### Study text
A “gap in the system” was blamed after a tree toppled in a downtown Auckland square, crushed a car, and narrowly missed people.
After the melia tree collapsed in St Patrick’s Square, council documents suggested the tree had not been maintained for at least six years, despite visible decay.
Auckland Council information disclosed after Herald enquiries showed a council legal consultant raised concerns about the quality of tree inspections.
But the contractor said multiple steps were in place to reduce the chances of another incident like that of November 12 at St Patrick’s Square.
Contractors are supposed to provide regular visual inspections of all city centre trees, the council’s Joanne Kearney told the Herald.
“However, further investigation identified an error which meant that this tree had been missed off the Wyndham St inspection schedule,” Kearney said.
“The council has worked with the contractor to ensure that no other trees are missed from this schedule in future,” she said.
“Due to a gap in the system that has been identified we have missed this tree,” a Treescape manager told council staff in an email on November 26.
“We are in the process with Auckland City Council Team to revise these processes and systems to ensure that this doesn’t happen again.”
Treescape Executive Chair Ed Chignell said there was an initial misunderstanding about the fallen tree’s location and species but a detailed investigation followed.
“Treescape and Auckland Council identified that the tree had not been previously inspected for a number of years,” he told the Herald today.
“This highlighted the need to review the Auckland Central inspection zone and how inspections are conducted in Auckland Central and to what detail.”
He said the contractor would annually review the Auckland Central inspection zone list in collaboration with the council.
“All trees in Auckland central are inspected on a regular basis by a qualified arborist. The inspection results are audited by Auckland Council staff,” he added.

### Data below
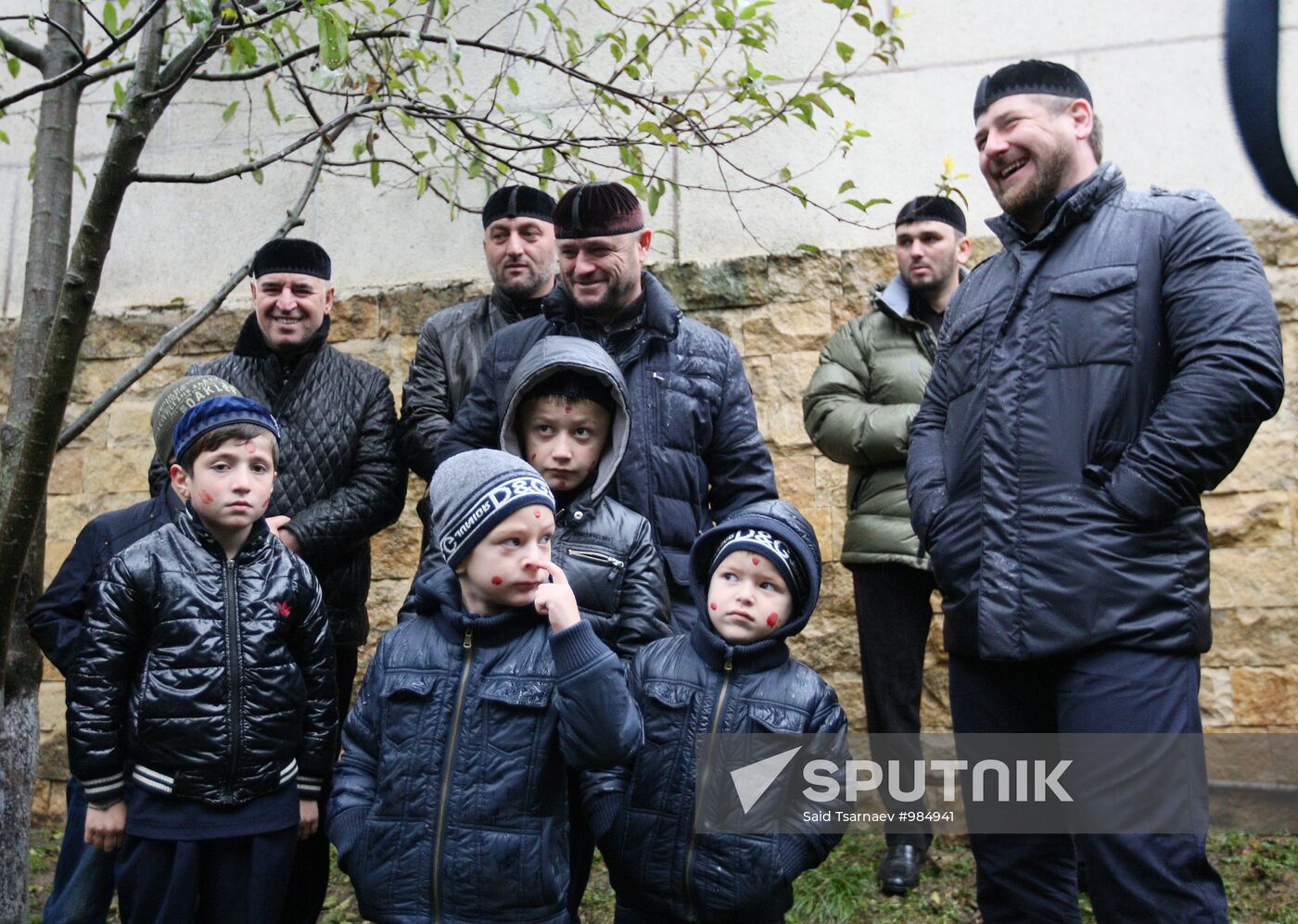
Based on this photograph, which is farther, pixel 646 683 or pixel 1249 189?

### Required tasks
A. According to the article about the fallen tree in St Patrick's Square, on what date did the tree collapse?
B. Rewrite more briefly the paragraph of the fallen-tree article that begins "After the melia tree collapsed," keeping its main facts.
C. Continue the article about the fallen tree in St Patrick's Square, starting after its final sentence.
The data were drawn from a different source than the article about the fallen tree.

### Results
A. November 12

B. Council documents indicate that the melia tree that fell in St Patrick's Square had gone unmaintained for at least six years despite visible decay.

C.
“Treescape and Auckland Council are continually working on improvements to tree risk evaluation whilst balancing the need to maintain and enhance the Auckland urban forest.”
Council legal and risk consultant Agnes Banta expressed concerns on November 17 to four colleagues about “deficient” tree inspection recordings.
She said the tree’s last recorded maintenance was in February 2014.
“Given that there was visible decay and a cavity on the tree, it is a sensible expectation to have shorter gaps in between the scheduled maintenance,” she added.
Sam Lovli said he was about six metres away when the tree tumbled onto a red Toyota Auris hatchback in St Patrick’s Square.
“I’d say it’s definitely a near-miss,” he added at the time. “If it had fallen in a different direction it would have smashed somebody up.”
Meanwhile, a driver entangled in a separate Mt Eden tree disaster one month after the St Patrick’s square smash spoke of his trauma.
A tree in the suburb crashed onto a Ford Fiesta car with a couple inside.
The driver wrote to the council about the destructive incident, saying it was distressing.
“I truly believe that if I had not taken the swift action to slam on my brakes and reverse the car, we would either be in the spinal ward of the hospital or worse.”
He spoke at the time of complaining to police but today he told the Herald the issue had been resolved.
A services schedule for thousands of Auckland trees showed Grange Rd had 88 trees on the list. Agonis melia was the dominant species.
All the street’s trees were inspected every 12 months and maintained every five years, according to the schedule.
After the Fiesta was damaged, a council arboriculture manager said the melia’s stem decay wouldn’t have been noticed in the last planned street inspection in July 2020.
“Prior to the failure there was no indication of poor tree health, it still having a full vigorous canopy.”
He said the street’s maintenance history showed the tree was last fully maintained in November 2017 and was halfway through its next pruning cycle.